4 ) Rich Sugar Daddy / USA
12/08/2014 21:10
@Joe, I am a US taxpayer. Here are the facts: Israel gets about $3 billion annually from the US, almost all for spending with US weapons manufacturers, employing US workers. Egypt and Jordan receive over $3 billion in total, so Arabs get as much or more from US as does Israel. As a US taxpayer, only 1 cent of every $10.00 of my taxes goes to Israel, and another cent to Egypt and Jordan. Israel's economy (GNP) is about $300 billion, so US aid to Israel represents only 1% of Israel's economy.

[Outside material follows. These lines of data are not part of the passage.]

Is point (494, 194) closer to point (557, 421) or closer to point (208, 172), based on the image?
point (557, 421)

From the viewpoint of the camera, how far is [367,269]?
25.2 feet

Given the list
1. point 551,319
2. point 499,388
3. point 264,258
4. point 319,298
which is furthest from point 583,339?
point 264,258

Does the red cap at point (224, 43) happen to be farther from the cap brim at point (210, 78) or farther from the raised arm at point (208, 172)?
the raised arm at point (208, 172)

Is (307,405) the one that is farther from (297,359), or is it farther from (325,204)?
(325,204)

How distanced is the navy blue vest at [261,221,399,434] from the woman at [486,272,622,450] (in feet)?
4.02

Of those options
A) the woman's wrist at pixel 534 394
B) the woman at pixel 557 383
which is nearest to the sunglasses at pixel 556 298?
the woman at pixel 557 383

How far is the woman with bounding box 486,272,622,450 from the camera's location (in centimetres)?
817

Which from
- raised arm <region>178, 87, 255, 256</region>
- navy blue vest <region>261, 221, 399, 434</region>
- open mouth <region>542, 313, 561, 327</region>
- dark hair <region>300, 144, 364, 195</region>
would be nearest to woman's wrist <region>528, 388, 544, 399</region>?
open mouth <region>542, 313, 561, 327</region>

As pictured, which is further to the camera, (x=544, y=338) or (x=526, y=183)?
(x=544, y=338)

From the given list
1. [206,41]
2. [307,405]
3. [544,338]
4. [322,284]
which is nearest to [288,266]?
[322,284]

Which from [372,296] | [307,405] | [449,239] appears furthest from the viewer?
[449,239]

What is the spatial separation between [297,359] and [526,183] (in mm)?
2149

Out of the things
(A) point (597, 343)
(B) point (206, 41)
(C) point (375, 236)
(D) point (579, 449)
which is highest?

5 ) Gaza Resident / Palestine
13/08/2014 15:30
#4 How much of your tax dollars go in military aid to Palestine?

6 ) David / USA
13/08/2014 22:00
JoeFattal, you sound like an idiot. "another round of violence is what Israel wants." I have news for you- every member of the IDF would rather be home or at work or on the beach. Not one single soldier or officer wants to be involved in Gaza. If only Hamas would be peaceful, Gaza would be left to itself, no blockade, but it has proved itself to be untrustworthy on every occasion. Rockets? Mortars? Snipers? Tunnels? Hamas is just a bunch of criminal terrorists who need to be jailed for life.